Concurrency [in Python]

Thread

Threads are good for IO-bound work. Each python thread maps to a real OS thread. Example:

from concurrent.futures import ThreadPoolExecutor
import time

def download(url: str) -> str:
    time.sleep(1)  # pretend network I/O
    return f"downloaded {url}"

urls = ["a.com", "b.com", "c.com", "d.com"]

with ThreadPoolExecutor(max_workers=4) as executor:
    results = list(executor.map(download, urls))

print(results)

One thread can execute one Python bytecode under GIL. It might help if each thread is a native library run like numpy, but need to benchmark.

from concurrent.futures import ThreadPoolExecutor, wait, FIRST_COMPLETED
from urllib.parse import urljoin, urlparse
from bs4 import BeautifulSoup
import requests


class ThreadedCrawler:
    def __init__(self, max_workers=10, max_pages=50):
        self.max_workers = max_workers
        self.max_pages = max_pages
        self.visited = set()

    def fetch(self, url: str) -> str:
        print(f"Fetching: {url}")

        resp = requests.get(
            url,
            timeout=10,
            headers={"User-Agent": "SimpleThreadedCrawler/1.0"},
        )
        resp.raise_for_status()

        content_type = resp.headers.get("content-type", "")
        if "text/html" not in content_type:
            return ""

        return resp.text

    def extract_links(self, base_url: str, html: str) -> list[str]:
        soup = BeautifulSoup(html, "html.parser")
        links = []

        for a in soup.find_all("a", href=True):
            absolute_url = urljoin(base_url, a["href"])
            absolute_url = self.normalize_url(absolute_url)
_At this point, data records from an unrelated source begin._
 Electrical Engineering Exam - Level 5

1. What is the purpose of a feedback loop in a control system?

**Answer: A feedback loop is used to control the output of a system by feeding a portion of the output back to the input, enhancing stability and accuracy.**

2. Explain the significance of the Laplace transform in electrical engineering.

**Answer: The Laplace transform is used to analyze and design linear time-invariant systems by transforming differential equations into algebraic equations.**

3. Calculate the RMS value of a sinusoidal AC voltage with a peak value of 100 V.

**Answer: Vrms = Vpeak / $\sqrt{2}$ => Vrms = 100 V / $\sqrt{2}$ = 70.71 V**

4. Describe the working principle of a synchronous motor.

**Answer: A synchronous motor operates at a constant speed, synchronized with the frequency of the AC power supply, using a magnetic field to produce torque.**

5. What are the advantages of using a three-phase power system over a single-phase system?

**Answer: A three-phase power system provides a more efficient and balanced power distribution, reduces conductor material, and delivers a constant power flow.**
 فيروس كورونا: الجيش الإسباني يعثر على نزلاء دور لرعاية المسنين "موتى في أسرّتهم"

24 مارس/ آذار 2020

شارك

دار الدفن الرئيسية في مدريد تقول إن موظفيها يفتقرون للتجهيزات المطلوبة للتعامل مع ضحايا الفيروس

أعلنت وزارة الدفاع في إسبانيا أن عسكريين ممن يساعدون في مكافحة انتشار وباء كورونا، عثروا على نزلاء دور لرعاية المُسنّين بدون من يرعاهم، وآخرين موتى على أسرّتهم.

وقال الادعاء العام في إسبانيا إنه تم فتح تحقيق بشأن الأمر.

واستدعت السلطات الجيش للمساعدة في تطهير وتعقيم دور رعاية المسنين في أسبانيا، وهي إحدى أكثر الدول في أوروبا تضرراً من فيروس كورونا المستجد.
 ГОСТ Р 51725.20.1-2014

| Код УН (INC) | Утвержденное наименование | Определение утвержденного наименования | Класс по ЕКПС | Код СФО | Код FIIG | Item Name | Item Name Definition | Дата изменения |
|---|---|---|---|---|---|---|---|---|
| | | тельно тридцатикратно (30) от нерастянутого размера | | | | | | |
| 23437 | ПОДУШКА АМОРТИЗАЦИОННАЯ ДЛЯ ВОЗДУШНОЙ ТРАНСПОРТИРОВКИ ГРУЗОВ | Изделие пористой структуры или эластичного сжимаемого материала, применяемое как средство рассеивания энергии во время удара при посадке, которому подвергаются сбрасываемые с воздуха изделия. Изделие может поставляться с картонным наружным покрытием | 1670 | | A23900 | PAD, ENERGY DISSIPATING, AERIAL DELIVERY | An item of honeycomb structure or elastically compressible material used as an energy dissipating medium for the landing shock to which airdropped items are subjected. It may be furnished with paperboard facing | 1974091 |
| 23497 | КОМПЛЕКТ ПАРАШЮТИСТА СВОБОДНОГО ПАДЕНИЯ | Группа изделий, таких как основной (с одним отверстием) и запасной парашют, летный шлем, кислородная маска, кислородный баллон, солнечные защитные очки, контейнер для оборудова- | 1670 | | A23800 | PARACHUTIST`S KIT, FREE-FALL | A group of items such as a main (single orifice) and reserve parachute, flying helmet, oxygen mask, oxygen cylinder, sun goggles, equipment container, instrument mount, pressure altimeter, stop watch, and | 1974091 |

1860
            if absolute_url:
                links.append(absolute_url)

        return links

    def normalize_url(self, url: str) -> str | None:
        parsed = urlparse(url)

        if parsed.scheme not in ("http", "https"):
            return None

        # Remove fragment: /page#section -> /page
        return parsed._replace(fragment="").geturl()

    def crawl(self, start_url: str) -> set[str]:
        to_visit = [start_url]

        with ThreadPoolExecutor(max_workers=self.max_workers) as executor:
            futures = {}

            while (to_visit or futures) and len(self.visited) < self.max_pages:
                # Submit new work while we have capacity.
                while (
                    to_visit
                    and len(futures) < self.max_workers
                    and len(self.visited) < self.max_pages
                ):
                    url = to_visit.pop()

                    if url in self.visited:
                        continue

                    self.visited.add(url)
                    future = executor.submit(self.fetch, url)
                    futures[future] = url

                if not futures:
                    break

                done, _ = wait(futures, return_when=FIRST_COMPLETED)

                for future in done:
                    url = futures.pop(future)

                    try:
                        html = future.result()
                    except Exception as e:
                        print(f"Failed {url}: {e}")
                        continue

                    for link in self.extract_links(url, html):
                        if link not in self.visited:
                            to_visit.append(link)

        return self.visited


if __name__ == "__main__":
    crawler = ThreadedCrawler(max_workers=10, max_pages=30)
    visited = crawler.crawl("https://example.com")

    print("\nVisited:")
    for url in visited:
        print(url)

AsyncIO

asyncio scales better with lower overhead.

import asyncio
import aiohttp
from bs4 import BeautifulSoup
from urllib.parse import urljoin

class AsyncCrawler:
    def __init__(self, max_concurrency=20):
        self.visited = set()
        self.queue = asyncio.Queue()
        self.sem = asyncio.Semaphore(max_concurrency)

    async def fetch(self, session, url):
        async with self.sem:
            async with session.get(url, timeout=10) as resp:
                if resp.status != 200:
                    return ""
                return await resp.text()

    def extract_links(self, base_url, html):
        soup = BeautifulSoup(html, "html.parser")
        links = []

        for a in soup.find_all("a", href=True):
            links.append(urljoin(base_url, a["href"]))

        return links

    async def worker(self, session):
        while True:
            url = await self.queue.get()

            if url in self.visited:
                self.queue.task_done()
                continue

            self.visited.add(url)

            try:
                html = await self.fetch(session, url)
                for link in self.extract_links(url, html):
                    if link not in self.visited:
                        await self.queue.put(link)
            except Exception as e:
                print(f"failed {url}: {e}")
            finally:
                self.queue.task_done()

    async def crawl(self, start_url, num_workers=10):
        await self.queue.put(start_url)

        async with aiohttp.ClientSession() as session:
            workers = [
                asyncio.create_task(self.worker(session))
                for _ in range(num_workers)
            ]

            await self.queue.join()

            for w in workers:
                w.cancel()

Process

Good for CPU-heavy processes to utilize more cores. Threads will be interrupted by OS preemptive scheduling, but AsyncIO switch is cooperative at await points.